Une main-d’oeuvre qualifiée
Ce sont tous ces petits gestes, croit Yvon Martel, qui permettront au gouvernement fédéral de garder la majorité de ses employés. «Le salaire est une partie importante dans la rétention des employés mais le jeune qui décide de venir travailler pour nous, regardera également son milieu de travail», énonce le Dr Martel.
L’attrait des jeunes pour les sciences n’a jamais été aussi grand, estime le scientifique en chef. «Nous avons beaucoup de jeunes qui viennent travailler en science, cela est étroitement lié au Programme de partage des frais pour l’investissement (PPFI), que le gouvernement fédéral a mis en place en 1995», souligne Yvon Martel. «Grâce à ce programme, 1000 personnes ont un emploi présentement dans le secteur de la recherche à Agriculture et Agroalimentaire Canada (AAC) et ce nombre augmentera à environ 2000 durant l’été», précise-t-il.
Mais qu’est-ce que le programme PPFI? «Il s’agit d’une collaboration en recherche agroalimentaire entre le secteur privé et AAC. Grâce à ce programme, le ministère investit une somme équivalente à celle de l’industrie pour tout projet en recherche et développement», explique Yvon Martel en ajoutant que près de 30 millions de dollars du budget annuel d’AAC étaient réservés à cette fin.
Un avantage du programme PPFI, il permet d’embaucher des jeunes à contrats. «Plusieurs d’entre eux vont éventuellement devenir permanents, surtout si on tient compte que plusieurs chercheurs seront éligibles à leur retraite au cours des prochaines années», déclare le Dr Martel. La situation est donc idéale. «Pour obtenir du succès en science, il faut un bon mélange de jeunes avec des nouvelles idées et des gens d’expérience», mentionne-t-il.
Projets de recherches dans l’Est ontarien’

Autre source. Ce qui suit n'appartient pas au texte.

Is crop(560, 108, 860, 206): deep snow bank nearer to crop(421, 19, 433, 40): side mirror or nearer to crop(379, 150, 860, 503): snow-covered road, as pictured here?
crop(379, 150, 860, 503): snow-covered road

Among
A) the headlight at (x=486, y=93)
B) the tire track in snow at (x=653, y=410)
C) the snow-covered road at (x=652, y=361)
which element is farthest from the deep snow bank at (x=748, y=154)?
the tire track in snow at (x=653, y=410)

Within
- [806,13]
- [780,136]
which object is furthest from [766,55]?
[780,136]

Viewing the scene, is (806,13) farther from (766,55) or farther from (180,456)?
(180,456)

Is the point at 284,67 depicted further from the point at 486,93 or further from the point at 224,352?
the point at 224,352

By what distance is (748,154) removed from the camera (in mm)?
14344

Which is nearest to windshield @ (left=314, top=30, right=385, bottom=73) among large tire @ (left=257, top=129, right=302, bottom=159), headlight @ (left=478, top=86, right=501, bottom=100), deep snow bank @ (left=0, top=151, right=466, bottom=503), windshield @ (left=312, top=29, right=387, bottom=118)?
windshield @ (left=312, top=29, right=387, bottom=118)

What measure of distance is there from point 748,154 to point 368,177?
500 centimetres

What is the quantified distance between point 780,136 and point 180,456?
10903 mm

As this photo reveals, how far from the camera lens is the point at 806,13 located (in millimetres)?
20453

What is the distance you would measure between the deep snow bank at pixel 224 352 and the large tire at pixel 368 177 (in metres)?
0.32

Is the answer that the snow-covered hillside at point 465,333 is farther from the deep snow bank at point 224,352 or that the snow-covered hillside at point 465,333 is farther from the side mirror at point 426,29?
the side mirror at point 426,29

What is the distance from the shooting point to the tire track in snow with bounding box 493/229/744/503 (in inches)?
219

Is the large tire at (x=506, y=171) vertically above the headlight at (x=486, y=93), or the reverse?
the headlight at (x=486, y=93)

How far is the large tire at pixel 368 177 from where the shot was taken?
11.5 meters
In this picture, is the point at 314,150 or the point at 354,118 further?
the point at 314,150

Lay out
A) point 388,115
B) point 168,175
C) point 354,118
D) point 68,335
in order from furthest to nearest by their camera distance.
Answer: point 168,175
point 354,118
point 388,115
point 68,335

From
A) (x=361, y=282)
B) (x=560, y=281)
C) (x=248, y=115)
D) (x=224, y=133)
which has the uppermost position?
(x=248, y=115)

Concrètement, les agriculteurs franco-ontariens de l’Est ontarien pourraient voir accéder à un projet, dans le cadre du PPFI, instauré dans leur région. «Nous sommes en train de discuter d’un projet de recherche qui aiderait les producteurs agricoles au niveau du concept de la production laitière et possiblement de l’environnement», déclare le Dr Martel en précisant que le Collège d’Alfred et l’Union des cultivateurs franco-ontariens étaient deux partenaires potentiels dans ce projet.
Ce dernier croit que l’Est ontarien est un endroit idéal au niveau de la recherche et du développement. «L’Est ontarien est une très belle région pour les producteurs agricoles. Le climat est favorable, les sols sont de très bonne qualité et les producteurs sont entourés de sciences, que ce soit le Collège Macdonald de l’Université McGill, l’Université Laval, la Ferme expérimentale et aussi le Collège d’Alfred de l’Université de Guelph».
Des produits de haute qualité
Selon le Dr Martel, toutes les initiatives mises en place par Agriculture et Agroalimentaire Canada ne visent qu’un seul objectif: «S’assurer que si un produit est fait au Canada, c’est parce que c’est un produit de haute qualité, sain et produit en respectant les normes environnementales», affirme-t-il.
Le moins que l’on puisse dire, c’est que le Dr Yvon Martel aura apporté sa contribution pour assurer que la qualité de la science au Canada soit reconnue.